Tribeless youth: Where a hashtag became a young people's movement

Wanjiku Kihika

Wanjiku Kihika, 23, is the CEO of Tribeless Youth.

Photo credit: Courtesy

Wanjiku Kihika is the Executive Director of Tribeless Youth, an initiative that started off as a hashtag, which aims to instil positive identity among young people.

“For a long time, the youth have been used by politicians to spread tribal hatred, stereotypes and animosity,” comments Wanjiku, pointing out that even though since independence, Kenya’s politics has been characterised by ethnic tensions, it was not until the 2007/2008 General Election that the full extent of tribalism reared its ugly head. But even after Kenyans witnessed what tribalism was capable of, this toxic dynamic still simmers, and is largely to blame for many ills in the country such as corruption, ethnic clashes, various forms of inequality and underdevelopment.
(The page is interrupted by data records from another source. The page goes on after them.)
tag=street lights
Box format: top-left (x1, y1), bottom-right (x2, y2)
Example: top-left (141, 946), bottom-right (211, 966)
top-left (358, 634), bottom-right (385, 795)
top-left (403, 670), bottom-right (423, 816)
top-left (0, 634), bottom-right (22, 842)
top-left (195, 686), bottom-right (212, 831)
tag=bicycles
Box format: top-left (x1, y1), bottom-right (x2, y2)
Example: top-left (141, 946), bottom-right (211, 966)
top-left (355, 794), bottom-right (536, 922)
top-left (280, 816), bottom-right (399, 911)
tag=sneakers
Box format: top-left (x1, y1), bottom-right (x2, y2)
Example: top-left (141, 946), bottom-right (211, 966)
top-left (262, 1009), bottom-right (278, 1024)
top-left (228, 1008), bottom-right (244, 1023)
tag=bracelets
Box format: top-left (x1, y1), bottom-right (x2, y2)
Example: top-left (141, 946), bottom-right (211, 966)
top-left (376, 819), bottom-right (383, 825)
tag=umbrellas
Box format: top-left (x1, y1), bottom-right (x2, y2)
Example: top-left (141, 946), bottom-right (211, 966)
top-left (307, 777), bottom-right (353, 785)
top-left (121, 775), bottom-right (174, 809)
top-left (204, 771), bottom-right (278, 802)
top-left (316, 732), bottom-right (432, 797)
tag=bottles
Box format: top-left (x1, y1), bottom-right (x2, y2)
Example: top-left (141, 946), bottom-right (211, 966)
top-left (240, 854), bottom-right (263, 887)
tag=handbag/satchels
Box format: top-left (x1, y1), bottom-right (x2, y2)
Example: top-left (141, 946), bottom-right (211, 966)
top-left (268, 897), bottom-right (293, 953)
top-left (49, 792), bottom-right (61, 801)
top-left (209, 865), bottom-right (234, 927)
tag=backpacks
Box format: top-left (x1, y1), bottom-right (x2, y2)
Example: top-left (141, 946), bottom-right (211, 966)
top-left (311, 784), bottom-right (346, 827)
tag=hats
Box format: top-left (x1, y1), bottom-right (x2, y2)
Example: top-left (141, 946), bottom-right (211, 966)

It is against this backdrop, that Tribeless Youth sought to change the script. The initiative was founded with the goal of not only promoting peaceful coexistence among the youth of Kenya, but also to demystify the ideology of ‘my tribe, my people’ syndrome, which has been used to unfairly allocate resources, positions within government and private sector and favouritism based on one’s tribe.

“Our starting capital was human capital. We started off with no financial capital at all, other than the social capital we had built online. From a hashtag, we were able to attract an initial funding of Sh2.5 million from Hivos’ Resource for Open Minds. Eventually, we have been able to work with Ford Foundation, National Endowment for Democracy, ForumCIV, Voice Global, Article 19, Konrad Adenauer and Amnesty Kenya,” she says, adding that they are on a mission to augment the innovation and power of the youth to creatively educate and inspire a socio-political conscious generation of change-makers, while encouraging young people to view their identity and heritage positively without the negative tribal connotations.

Tribeless Youth is now registered as a Community Based Oorganisation in Nakuru County and is anchored by Article 10 and Chapter 55 of the constitution of Kenya 2010.

“We work towards the fulfilment of democracy and good governance, invest in the storytelling ability that most Africans possess and work with people who have lived experiences through the agony of past repression to tell stories of their struggle, we then have young people attend these sessions to learn and to create an inter-generational connection of struggles.”

The CBO also trains young people on how to claim political spaces by participating in development of their communities by being actively present during the County Integrated Development Plan and budget-making processes.

“Through partnership and teamwork, young people can lend their voice in such crucial matters and enhance transparency and accountability in the long run.”

She adds,

“We are enhancing the different abilities of young women in leadership and mentorship of young people active in politics by helping them analyse the context in which they work towards their inclusion. We also use artivism to create awareness by incubating artists who have an interest in using their work to advance social issues through the Usanii Ni Sauti project.”

The project is intended to impart artivists with knowledge on social, economic and political issues to help them develop their works to capture the audience on social, political and economic justice issues.

Tribeless Youth believes that young people are at the centre of the great digital advancements happening today owing to their close proximity to future digital innovations and transformation.

“They are major stakeholders in advancing digital rights and utilisation of digital media for social good. On this, we offer various training on digital security, rights and responsibilities and common utilisation. We also train on tools for digital advocacy and how to run impact campaigns.”

Their main challenge has been getting the funds to fulfil their mandate as they operate in a constrained funding environment being a CBO.

“Luckily, many donors and well-wishers are now warming up to the work that CBOs are doing,” she says.

Having to mobilise and work together with various government agencies such as security sectors and county governments, civil society organisations, private sector and institutions of higher learning to address problems that bedevil the country such as corruption and extrajudicial killings has been their highlight.

“Forging these partnerships has enabled us to work freely and express ourselves in ways that the society absorbs our message. Using a variety of art forms such as spoken word, poetry, illustrations, puppetry and music as forms of education, information and communication has also seen our work get appreciated and reach wider audiences.”

Their work has not gone unnoticed. In 2019, Wanjiku was the first runner-up in the Diversity and Inclusion Awards (DIAR) organised by the Daima Trust in partnership with National Cohesion and Integration Commission. The same year she was a TedX Speaker and recently received an honorary award by Great Rift Gospel Award for community service.